ESTRATTO —
== == ==
Presentazione di un volume di Piero Giustozzi
su don Ezio Cingolani (1910-1948)
Montecassiano – Palazzo dei Priori – sabato 25 aprile 2015
Sono grato dell’invito a partecipare al ricordo di don Ezio Cingolani, protagonista della carità in tempo di guerra e di dare una mano a comprendere la specificità di memorie comunitarie come questa e le ragioni della loro parziale dimenticanza. Ho letto con interesse l’indagine appassionata di Piero Giustozzi, caro amico della prima giovinezza: non conoscevo don Ezio e poco sapevo della resistenza nel maceratese.
== == ==
DATI REGISTRATI —

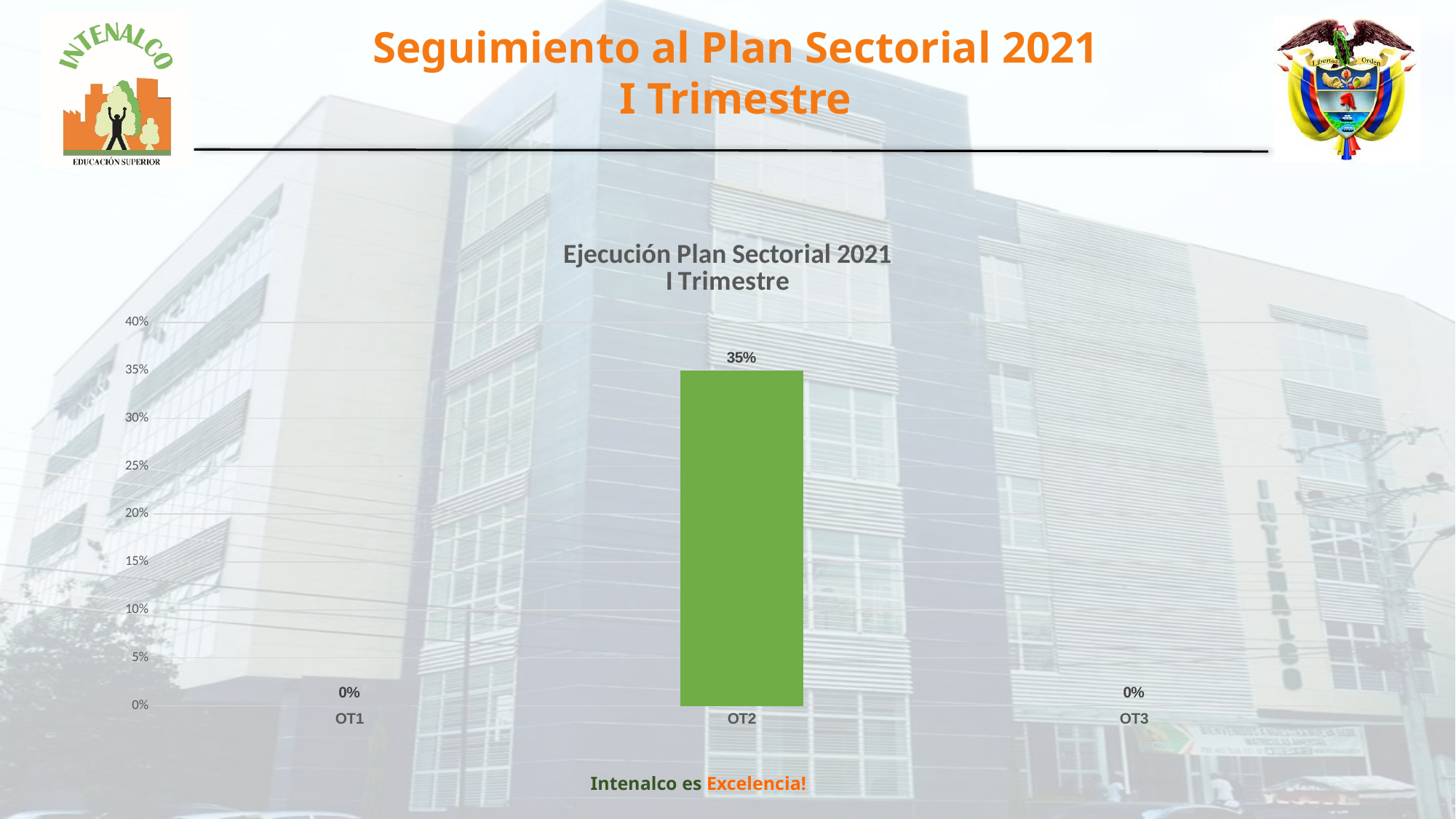
What colour is the bar for OT2? green What is the value for OT3? 0% What is the value for OT2? 35% What is the value for OT1? 0% Which is larger, the value for OT2 or the value for OT3? OT2 What kind of chart is shown on the slide? bar chart What is the title of the chart? Ejecución Plan Sectorial 2021 I Trimestre Is the value for OT2 greater or less than 30%? greater How many categories are shown on the x axis? 3 Which category has the highest value? OT2 What is the highest value shown on the y axis? 40% What is the difference between the values for OT2 and OT1? 35%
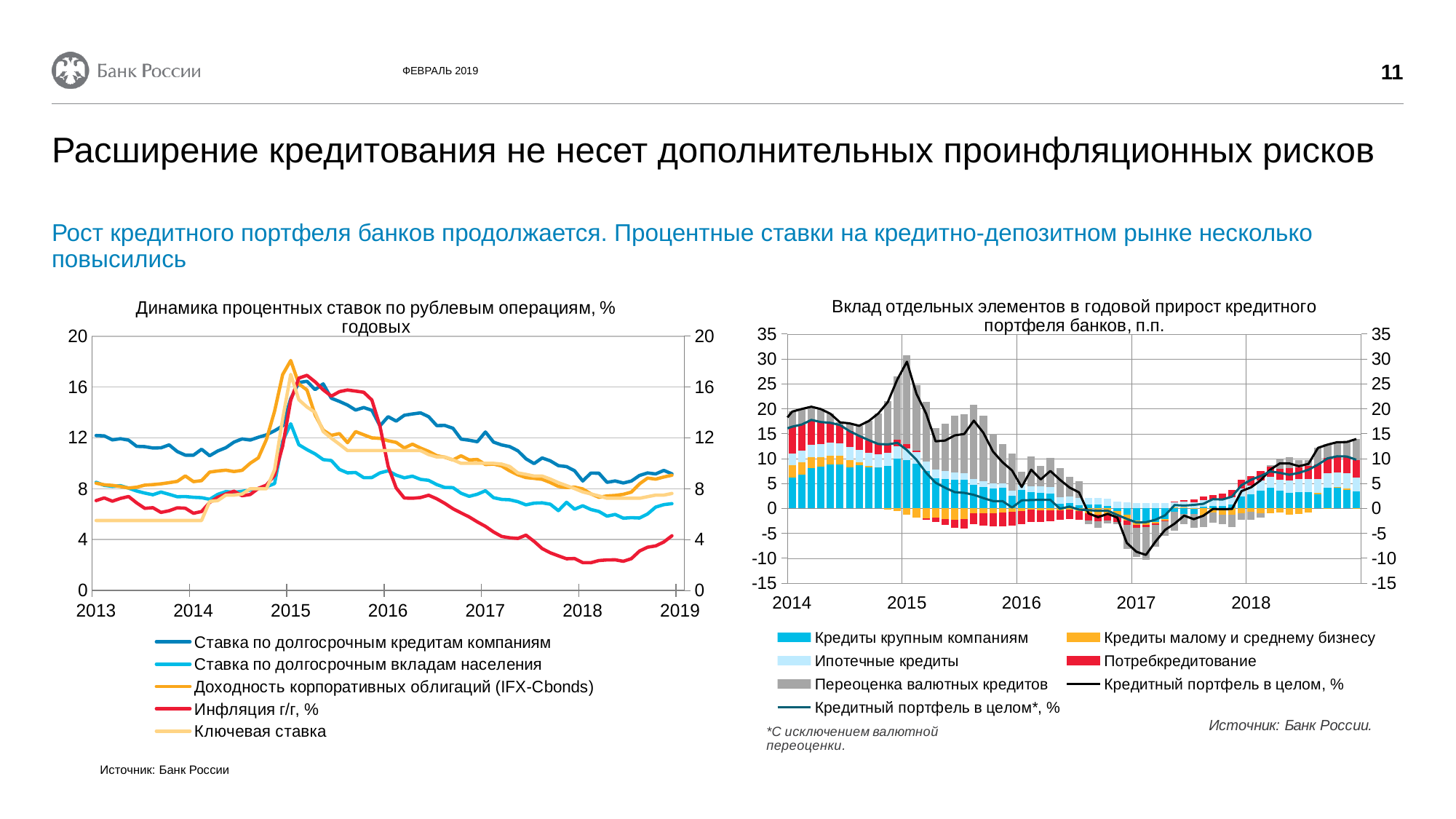
What is the title of the right chart? Вклад отдельных элементов в годовой прирост кредитного портфеля банков, п.п. What kind of chart is the left chart, 'Динамика процентных ставок по рублевым операциям, % годовых'? line chart How many entries does the legend of the right chart, 'Вклад отдельных элементов в годовой прирост кредитного портфеля банков, п.п.', list? 7 In the left chart, which is higher at the start of 2013: 'Ставка по долгосрочным кредитам компаниям' or 'Ключевая ставка'? Ставка по долгосрочным кредитам компаниям In the left chart, does 'Инфляция г/г, %' rise or fall between 2015 and 2018? fall In the left chart, is the value of 'Инфляция г/г, %' at the start of 2018 greater or less than 4? less In the right chart, is the peak of 'Кредитный портфель в целом, %' in 2015 greater or less than 25? greater How many series does the legend of the left chart list? 5 In the left chart, is the value of 'Ключевая ставка' at the start of 2013 greater or less than 8? less In the right chart, does 'Кредитный портфель в целом, %' rise or fall between 2017 and the end of 2018? rise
== == ==
ISTRUZIONI DI LAVORO —
**1.** Secondo l'estratto, in quale edificio si è svolta la presentazione del volume?
**2.** Per favore, trascrivi dall'estratto il passo compreso tra "Presentazione di un" e "resistenza nel maceratese.", estremi inclusi.
Questi dati provengono da un'altra fonte.

RISPOSTE AI COMPITI —
**1.** Nel Palazzo dei Priori di Montecassiano.

**2.**
Presentazione di un volume di Piero Giustozzi
su don Ezio Cingolani (1910-1948)
Montecassiano – Palazzo dei Priori – sabato 25 aprile 2015
Sono grato dell’invito a partecipare al ricordo di don Ezio Cingolani, protagonista della carità in tempo di guerra e di dare una mano a comprendere la specificità di memorie comunitarie come questa e le ragioni della loro parziale dimenticanza. Ho letto con interesse l’indagine appassionata di Piero Giustozzi, caro amico della prima giovinezza: non conoscevo don Ezio e poco sapevo della resistenza nel maceratese.